Again, injunction No. 7: “Purify your heart and cleanse it from all uncleanliness. Forget and become oblivious to that thing called ‘this world.’ The time for play is over and the appointed time for seriousness has come.” Other injunctions advocate prayer, divination (jafr), and specific devotional homilies.

Underpinning this preparation for an act of war was the conviction that faith would enable them to transcend the security precautions at US airports. The Islamic faithful everywhere (whether Salafi or not) can now affirm that Atta’s devotional code worked.

In their minds, therefore, the Al-Qaida personnel responsible for the 9/11 mass killings were crusaders for the Ummah and striking at an evil powerMutatis mutandis, the Australians who have committed to the Islamic cause in the Middle East, or responded to the terror strikes on security personnel or high-profile civilian centres in Australian cities, have been inspired by these Salafi threads of religio-political fervour.

Here, then, is a fundamental difference between the personnel enlisting in the Australian Imperial Force in 1914-18 and those joining or participating at one remove in the present jihadist enterprises: the Aussies of that day were sailing forth to protect the existing British-led dispensation in the world order; in contrast today’s Australian jihadists are participating in the millenarian goals of ISIS or Al-Qaida.

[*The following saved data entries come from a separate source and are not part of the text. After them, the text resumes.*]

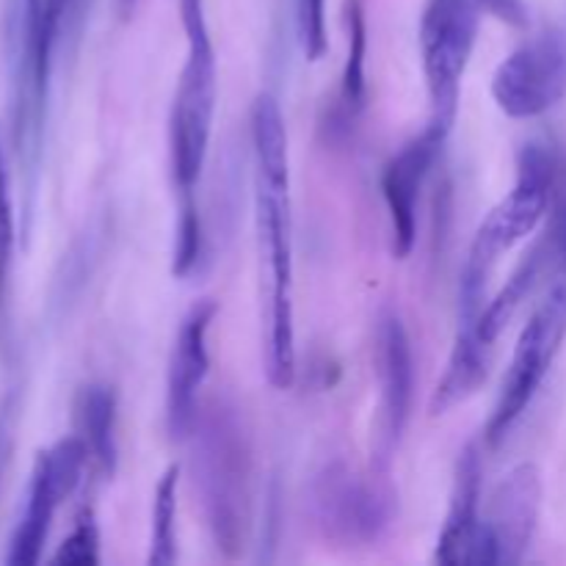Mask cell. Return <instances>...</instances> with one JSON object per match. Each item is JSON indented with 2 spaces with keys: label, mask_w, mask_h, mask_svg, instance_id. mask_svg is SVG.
Wrapping results in <instances>:
<instances>
[{
  "label": "cell",
  "mask_w": 566,
  "mask_h": 566,
  "mask_svg": "<svg viewBox=\"0 0 566 566\" xmlns=\"http://www.w3.org/2000/svg\"><path fill=\"white\" fill-rule=\"evenodd\" d=\"M291 169L287 164H258V219L271 271L269 379L285 390L296 376L293 329V247H291Z\"/></svg>",
  "instance_id": "1"
},
{
  "label": "cell",
  "mask_w": 566,
  "mask_h": 566,
  "mask_svg": "<svg viewBox=\"0 0 566 566\" xmlns=\"http://www.w3.org/2000/svg\"><path fill=\"white\" fill-rule=\"evenodd\" d=\"M216 53L210 44L208 28L188 33V59L182 66L180 86L169 122L171 171H175L180 210H197V182L202 175L205 155H208L210 130L216 114Z\"/></svg>",
  "instance_id": "2"
},
{
  "label": "cell",
  "mask_w": 566,
  "mask_h": 566,
  "mask_svg": "<svg viewBox=\"0 0 566 566\" xmlns=\"http://www.w3.org/2000/svg\"><path fill=\"white\" fill-rule=\"evenodd\" d=\"M553 164L542 149H531L523 158L520 180L484 219L470 247L468 269L462 280V296H481L486 293V280L492 269L506 252H512L520 241L531 235L542 224L551 205Z\"/></svg>",
  "instance_id": "3"
},
{
  "label": "cell",
  "mask_w": 566,
  "mask_h": 566,
  "mask_svg": "<svg viewBox=\"0 0 566 566\" xmlns=\"http://www.w3.org/2000/svg\"><path fill=\"white\" fill-rule=\"evenodd\" d=\"M479 11V0H431L423 14L420 42L431 97L429 130L442 138L457 119L459 86L473 53Z\"/></svg>",
  "instance_id": "4"
},
{
  "label": "cell",
  "mask_w": 566,
  "mask_h": 566,
  "mask_svg": "<svg viewBox=\"0 0 566 566\" xmlns=\"http://www.w3.org/2000/svg\"><path fill=\"white\" fill-rule=\"evenodd\" d=\"M566 340V280L558 282L545 302L536 307L525 329L520 332V340L514 346L512 363L503 376L501 396H497L492 418L486 423V440L492 446L503 440L517 423L520 415L528 409L534 396L539 392L542 381L551 374V365L556 363Z\"/></svg>",
  "instance_id": "5"
},
{
  "label": "cell",
  "mask_w": 566,
  "mask_h": 566,
  "mask_svg": "<svg viewBox=\"0 0 566 566\" xmlns=\"http://www.w3.org/2000/svg\"><path fill=\"white\" fill-rule=\"evenodd\" d=\"M199 484H202L216 542L221 551H238L243 542V525H247L249 457L243 437L238 434L232 420H213L205 429Z\"/></svg>",
  "instance_id": "6"
},
{
  "label": "cell",
  "mask_w": 566,
  "mask_h": 566,
  "mask_svg": "<svg viewBox=\"0 0 566 566\" xmlns=\"http://www.w3.org/2000/svg\"><path fill=\"white\" fill-rule=\"evenodd\" d=\"M566 94V39L545 31L520 44L492 77V97L512 119L547 114Z\"/></svg>",
  "instance_id": "7"
},
{
  "label": "cell",
  "mask_w": 566,
  "mask_h": 566,
  "mask_svg": "<svg viewBox=\"0 0 566 566\" xmlns=\"http://www.w3.org/2000/svg\"><path fill=\"white\" fill-rule=\"evenodd\" d=\"M86 459L88 448L81 437L61 440L53 448L39 453L31 486H28L25 512H22L14 536H11L6 562L14 566H31L42 558L50 523H53L61 503L72 495V490L81 481Z\"/></svg>",
  "instance_id": "8"
},
{
  "label": "cell",
  "mask_w": 566,
  "mask_h": 566,
  "mask_svg": "<svg viewBox=\"0 0 566 566\" xmlns=\"http://www.w3.org/2000/svg\"><path fill=\"white\" fill-rule=\"evenodd\" d=\"M542 509V475L536 464H517L503 475L481 520L479 566L517 564L531 547Z\"/></svg>",
  "instance_id": "9"
},
{
  "label": "cell",
  "mask_w": 566,
  "mask_h": 566,
  "mask_svg": "<svg viewBox=\"0 0 566 566\" xmlns=\"http://www.w3.org/2000/svg\"><path fill=\"white\" fill-rule=\"evenodd\" d=\"M216 304L199 302L182 321L177 332L175 352L169 363V381H166V423L169 434L182 440L193 429L197 420V396L208 376V332L213 324Z\"/></svg>",
  "instance_id": "10"
},
{
  "label": "cell",
  "mask_w": 566,
  "mask_h": 566,
  "mask_svg": "<svg viewBox=\"0 0 566 566\" xmlns=\"http://www.w3.org/2000/svg\"><path fill=\"white\" fill-rule=\"evenodd\" d=\"M442 142L446 138L426 127L423 136L409 142L387 164L385 175H381V191H385V202L392 221V249H396L398 258H407L418 241L420 188H423L431 160H434Z\"/></svg>",
  "instance_id": "11"
},
{
  "label": "cell",
  "mask_w": 566,
  "mask_h": 566,
  "mask_svg": "<svg viewBox=\"0 0 566 566\" xmlns=\"http://www.w3.org/2000/svg\"><path fill=\"white\" fill-rule=\"evenodd\" d=\"M376 363L381 385V429L387 448L396 446L412 415L415 357L407 329L396 313H385L376 332Z\"/></svg>",
  "instance_id": "12"
},
{
  "label": "cell",
  "mask_w": 566,
  "mask_h": 566,
  "mask_svg": "<svg viewBox=\"0 0 566 566\" xmlns=\"http://www.w3.org/2000/svg\"><path fill=\"white\" fill-rule=\"evenodd\" d=\"M481 457L475 446L462 453L457 464L451 509L437 542V562L442 564H479L481 545Z\"/></svg>",
  "instance_id": "13"
},
{
  "label": "cell",
  "mask_w": 566,
  "mask_h": 566,
  "mask_svg": "<svg viewBox=\"0 0 566 566\" xmlns=\"http://www.w3.org/2000/svg\"><path fill=\"white\" fill-rule=\"evenodd\" d=\"M77 423H81V440L86 442L88 457L105 470L114 473L116 468V401L114 392L103 385L83 387L77 398Z\"/></svg>",
  "instance_id": "14"
},
{
  "label": "cell",
  "mask_w": 566,
  "mask_h": 566,
  "mask_svg": "<svg viewBox=\"0 0 566 566\" xmlns=\"http://www.w3.org/2000/svg\"><path fill=\"white\" fill-rule=\"evenodd\" d=\"M536 274H539V254H531V258L525 260L517 271H514L512 280L506 282V287H503V291L497 293V296L492 298L484 310H481L479 318L462 321L459 326H470V329L479 335V340L484 343L486 348H495L497 337H501L503 329L512 324V318L517 315L520 304H523V298L528 296Z\"/></svg>",
  "instance_id": "15"
},
{
  "label": "cell",
  "mask_w": 566,
  "mask_h": 566,
  "mask_svg": "<svg viewBox=\"0 0 566 566\" xmlns=\"http://www.w3.org/2000/svg\"><path fill=\"white\" fill-rule=\"evenodd\" d=\"M17 221L14 199H11L9 158H6L3 138H0V343L9 335V307H11V271H14Z\"/></svg>",
  "instance_id": "16"
},
{
  "label": "cell",
  "mask_w": 566,
  "mask_h": 566,
  "mask_svg": "<svg viewBox=\"0 0 566 566\" xmlns=\"http://www.w3.org/2000/svg\"><path fill=\"white\" fill-rule=\"evenodd\" d=\"M177 484L180 468L171 464L158 481L153 506V545H149V564L169 566L177 558Z\"/></svg>",
  "instance_id": "17"
},
{
  "label": "cell",
  "mask_w": 566,
  "mask_h": 566,
  "mask_svg": "<svg viewBox=\"0 0 566 566\" xmlns=\"http://www.w3.org/2000/svg\"><path fill=\"white\" fill-rule=\"evenodd\" d=\"M348 59L343 70V99L359 108L365 99V53H368V28H365L363 0H346Z\"/></svg>",
  "instance_id": "18"
},
{
  "label": "cell",
  "mask_w": 566,
  "mask_h": 566,
  "mask_svg": "<svg viewBox=\"0 0 566 566\" xmlns=\"http://www.w3.org/2000/svg\"><path fill=\"white\" fill-rule=\"evenodd\" d=\"M53 562L66 566H92L99 562V534L92 517H83L81 523L72 528V534L61 542Z\"/></svg>",
  "instance_id": "19"
},
{
  "label": "cell",
  "mask_w": 566,
  "mask_h": 566,
  "mask_svg": "<svg viewBox=\"0 0 566 566\" xmlns=\"http://www.w3.org/2000/svg\"><path fill=\"white\" fill-rule=\"evenodd\" d=\"M326 0H302L298 6V20H302V42L310 61H318L326 50Z\"/></svg>",
  "instance_id": "20"
},
{
  "label": "cell",
  "mask_w": 566,
  "mask_h": 566,
  "mask_svg": "<svg viewBox=\"0 0 566 566\" xmlns=\"http://www.w3.org/2000/svg\"><path fill=\"white\" fill-rule=\"evenodd\" d=\"M479 6L501 17V20L512 22V25H525L528 22V11H525L523 0H479Z\"/></svg>",
  "instance_id": "21"
},
{
  "label": "cell",
  "mask_w": 566,
  "mask_h": 566,
  "mask_svg": "<svg viewBox=\"0 0 566 566\" xmlns=\"http://www.w3.org/2000/svg\"><path fill=\"white\" fill-rule=\"evenodd\" d=\"M136 3H138V0H119V14L127 20V17L136 11Z\"/></svg>",
  "instance_id": "22"
},
{
  "label": "cell",
  "mask_w": 566,
  "mask_h": 566,
  "mask_svg": "<svg viewBox=\"0 0 566 566\" xmlns=\"http://www.w3.org/2000/svg\"><path fill=\"white\" fill-rule=\"evenodd\" d=\"M83 3H86V0H70V14H75V11H81Z\"/></svg>",
  "instance_id": "23"
},
{
  "label": "cell",
  "mask_w": 566,
  "mask_h": 566,
  "mask_svg": "<svg viewBox=\"0 0 566 566\" xmlns=\"http://www.w3.org/2000/svg\"><path fill=\"white\" fill-rule=\"evenodd\" d=\"M3 462H6V446L3 440H0V470H3Z\"/></svg>",
  "instance_id": "24"
},
{
  "label": "cell",
  "mask_w": 566,
  "mask_h": 566,
  "mask_svg": "<svg viewBox=\"0 0 566 566\" xmlns=\"http://www.w3.org/2000/svg\"><path fill=\"white\" fill-rule=\"evenodd\" d=\"M562 254H564V260H566V221H564V232H562Z\"/></svg>",
  "instance_id": "25"
}]
</instances>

The latter project involves the re-arrangement of the power-relations in the world writ large—to establish a glorious recreation of the Islamic past. This “just cause” in jihadist eyes makes death in such endeavours an act of martyrdom. Unlike the initial Australian conscripts in 1914/15 who do not seem to have dwelt on the pain and death they would encounter in the battlefields of Europe, several young Islamic Aussies seem to be in search of glorious death for Allah.